Here is the famous Cumberland Gap that the river cut through the mountains; so cutting a great figure in United States history, also, you remember. The picture shows the region as it looked in early days.
A mile isn't much straight ahead, but a mile straight down and you on your stomach, with your eyes just over the edge—it's an awful long way! Imagine yourself looking down a wall of rock like that, and the bottom of the abyss so far off that it looks blue—that's a canyon!
AND YET THAT LITTLE RIVER DID IT ALL!
And now we are going down into the vastest canyon in the world, a canyon so vast that it has already swallowed practically all the words in the dictionary suitable to such scenery and still remains undescribed—so all the skilled writers say who have tried their hands at it.
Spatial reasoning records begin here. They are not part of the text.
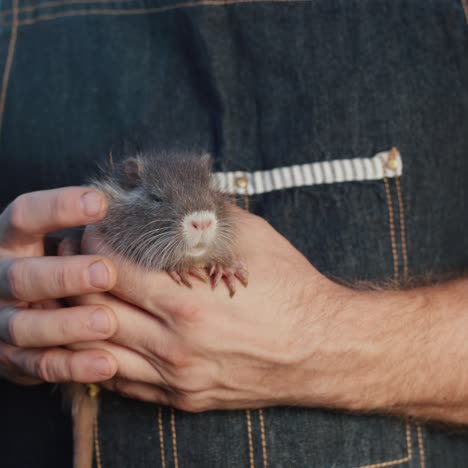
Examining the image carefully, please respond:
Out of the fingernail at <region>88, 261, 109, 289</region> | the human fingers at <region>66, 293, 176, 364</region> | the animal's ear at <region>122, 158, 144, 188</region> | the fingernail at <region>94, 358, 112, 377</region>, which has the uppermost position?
the animal's ear at <region>122, 158, 144, 188</region>

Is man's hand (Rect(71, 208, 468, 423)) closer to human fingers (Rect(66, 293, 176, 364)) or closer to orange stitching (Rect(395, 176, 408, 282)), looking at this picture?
human fingers (Rect(66, 293, 176, 364))

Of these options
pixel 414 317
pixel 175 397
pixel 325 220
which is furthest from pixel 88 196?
pixel 414 317

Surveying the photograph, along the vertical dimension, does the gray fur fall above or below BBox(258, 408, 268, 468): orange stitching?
above

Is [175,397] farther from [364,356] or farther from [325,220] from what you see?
[325,220]

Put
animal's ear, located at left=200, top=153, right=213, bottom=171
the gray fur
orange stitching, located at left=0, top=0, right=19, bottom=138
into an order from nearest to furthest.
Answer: the gray fur, animal's ear, located at left=200, top=153, right=213, bottom=171, orange stitching, located at left=0, top=0, right=19, bottom=138

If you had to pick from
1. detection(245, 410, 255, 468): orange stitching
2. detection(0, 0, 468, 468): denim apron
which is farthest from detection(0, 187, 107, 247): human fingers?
detection(245, 410, 255, 468): orange stitching

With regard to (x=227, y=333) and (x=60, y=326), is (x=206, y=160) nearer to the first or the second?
(x=227, y=333)

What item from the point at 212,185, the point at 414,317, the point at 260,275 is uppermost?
the point at 212,185
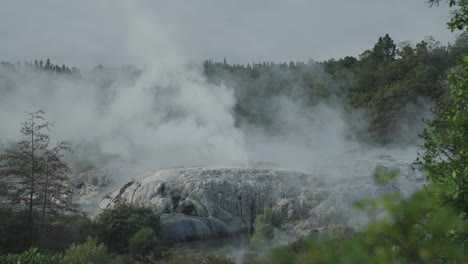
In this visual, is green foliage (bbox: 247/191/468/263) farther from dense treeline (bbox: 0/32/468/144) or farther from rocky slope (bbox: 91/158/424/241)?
dense treeline (bbox: 0/32/468/144)

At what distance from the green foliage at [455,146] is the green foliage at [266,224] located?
1388 cm

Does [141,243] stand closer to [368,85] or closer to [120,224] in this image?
[120,224]

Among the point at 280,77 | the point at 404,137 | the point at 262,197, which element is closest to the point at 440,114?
the point at 262,197

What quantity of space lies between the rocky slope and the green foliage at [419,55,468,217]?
1740 cm

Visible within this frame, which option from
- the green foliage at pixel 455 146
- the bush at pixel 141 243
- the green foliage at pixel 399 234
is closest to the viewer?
the green foliage at pixel 399 234

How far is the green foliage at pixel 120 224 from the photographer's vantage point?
1808 cm

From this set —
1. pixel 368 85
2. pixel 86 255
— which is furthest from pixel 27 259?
pixel 368 85

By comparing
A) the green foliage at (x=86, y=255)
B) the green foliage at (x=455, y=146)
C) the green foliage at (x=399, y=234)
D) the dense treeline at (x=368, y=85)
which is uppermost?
the dense treeline at (x=368, y=85)

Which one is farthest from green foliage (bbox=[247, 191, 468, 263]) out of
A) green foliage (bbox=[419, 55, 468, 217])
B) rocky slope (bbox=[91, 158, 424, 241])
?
rocky slope (bbox=[91, 158, 424, 241])

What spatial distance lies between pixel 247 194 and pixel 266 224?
23.5 ft

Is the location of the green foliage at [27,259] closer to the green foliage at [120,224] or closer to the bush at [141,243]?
the bush at [141,243]

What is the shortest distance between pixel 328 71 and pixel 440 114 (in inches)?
2461

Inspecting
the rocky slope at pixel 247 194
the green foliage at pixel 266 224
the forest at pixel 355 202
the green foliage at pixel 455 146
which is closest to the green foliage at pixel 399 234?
the forest at pixel 355 202

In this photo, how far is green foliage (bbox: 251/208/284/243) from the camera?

This is the Grand Canyon of the Colorado. Do you remember how in "Alice in Wonderland" the cat disappeared and left nothing but its smile? Well, the first time you see the Grand Canyon you feel as if it had swallowed you and left nothing but your eyes! And when they tell you that it was all done by that little river that you can just make out threading its way along the bottom, you can't believe it! The total length of the river's gorge—a canyon is just a long gorge—is some 400 miles. The part of it known as the Grand Canyon is a yawning abyss of stone into which the river walls widen for a distance of 42 miles. The Lower Colorado River, that dug this chasm in the rock, flows through a vast table-land where rain seldom falls. But the river, which rises in the Rocky Mountains, has a constant supply of water from the mountain rains and the melting snow. The canyons you see branching from the main gorge in our picture were cut by the Colorado's tributaries. Working together on different sides, they carved out those rock masses that look like oriental temples and have been named accordingly—the temples of Brahma, Osiris, Zoroaster, and so on.
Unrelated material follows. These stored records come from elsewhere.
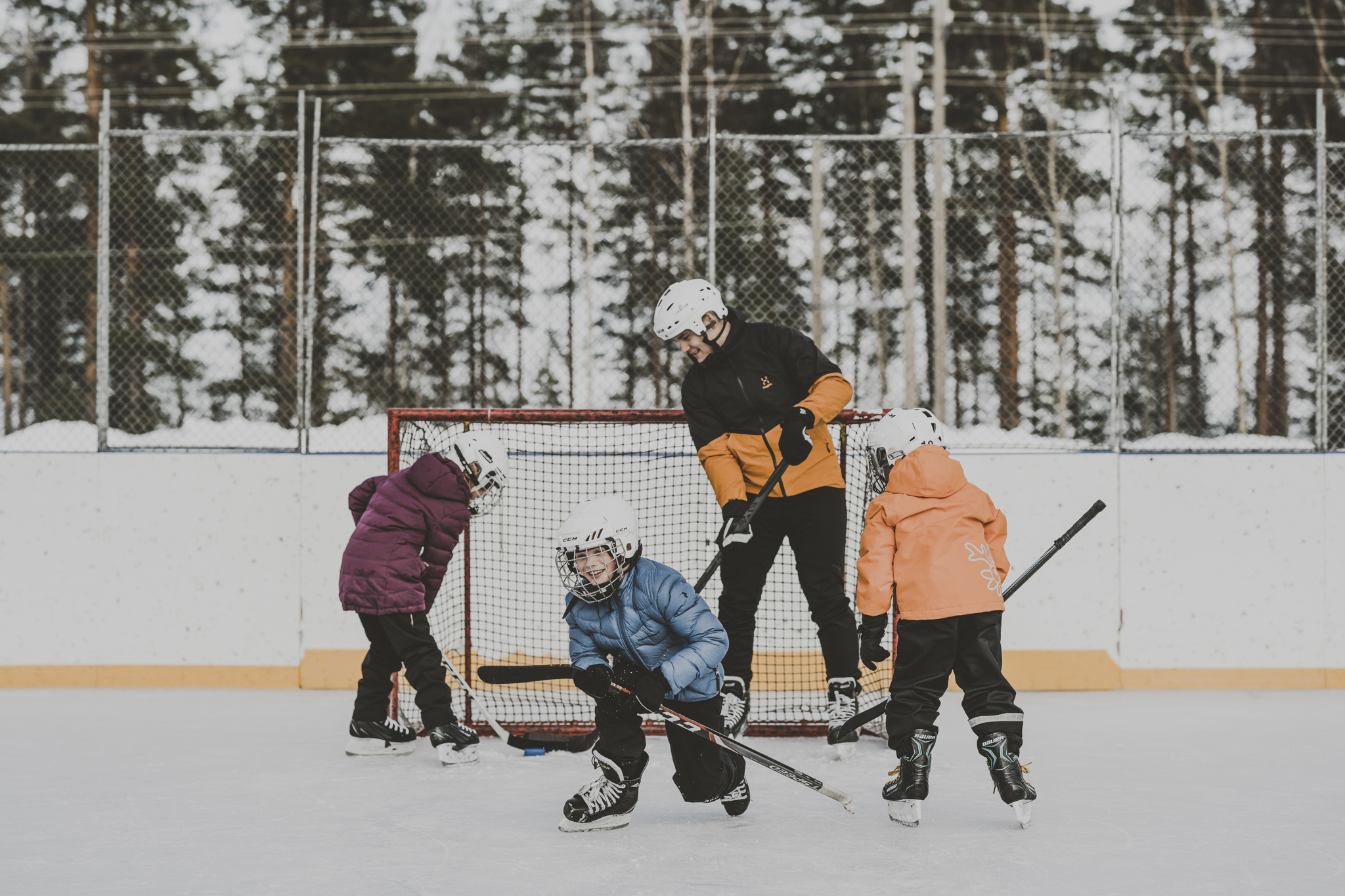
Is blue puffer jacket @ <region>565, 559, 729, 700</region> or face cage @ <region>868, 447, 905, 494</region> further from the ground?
face cage @ <region>868, 447, 905, 494</region>

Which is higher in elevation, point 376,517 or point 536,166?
point 536,166

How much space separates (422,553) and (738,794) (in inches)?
54.5

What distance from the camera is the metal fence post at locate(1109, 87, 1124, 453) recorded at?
17.5 ft

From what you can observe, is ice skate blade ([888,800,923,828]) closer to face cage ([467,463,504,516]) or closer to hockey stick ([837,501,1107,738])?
hockey stick ([837,501,1107,738])

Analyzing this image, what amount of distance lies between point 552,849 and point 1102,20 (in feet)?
53.7

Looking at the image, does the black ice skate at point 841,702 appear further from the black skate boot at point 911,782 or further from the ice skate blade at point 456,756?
the ice skate blade at point 456,756

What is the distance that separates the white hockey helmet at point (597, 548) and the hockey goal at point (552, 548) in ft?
6.96

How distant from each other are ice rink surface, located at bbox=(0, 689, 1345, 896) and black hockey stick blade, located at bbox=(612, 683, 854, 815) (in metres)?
0.09

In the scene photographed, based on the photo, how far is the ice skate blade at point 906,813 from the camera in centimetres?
299

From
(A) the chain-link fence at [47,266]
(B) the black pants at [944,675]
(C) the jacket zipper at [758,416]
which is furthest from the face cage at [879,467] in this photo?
(A) the chain-link fence at [47,266]

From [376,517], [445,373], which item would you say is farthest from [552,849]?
[445,373]

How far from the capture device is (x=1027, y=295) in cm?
1483

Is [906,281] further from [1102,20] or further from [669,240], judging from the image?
[1102,20]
And here in this canyon is a splendid example of how the rivers, in addition to all their other labors, write history. They helped to lay down on the borders of the ancient sea the material out of which the rocks were made. It is in the leaves in such books of stone that the geologist reads the great events of world-making history. Moreover, the rivers may be said to cut the leaves of the book when they dig down through them, as in this immense library of the Grand Canyon.
From a photograph copyrighted by Fred Harvey
AND WE PEBBLES HELPED DIG THE GRAND CANYON, TOO!
River water alone couldn't cut those canyons—the Grand Canyon and the rest. The Colorado and its tributaries had to have grinding tools and the tools were the pebbles they dragged over their rock-beds; and thus, in the course of ages, wore them down and down and down.
Busy, busy all the time—these rivers. But although they are always at work they not only never forget to look beautiful but they beautify everything they touch. At the outset the lines of a river valley are rather straight and angular, as if the scenery were just being blocked out by an artist, but as the valley grows older its slopes become more gentle, the angles disappear into rounded forms, and the river itself winds along in graceful lines, exactly reproducing what the great English artist Hogarth called "the line of beauty."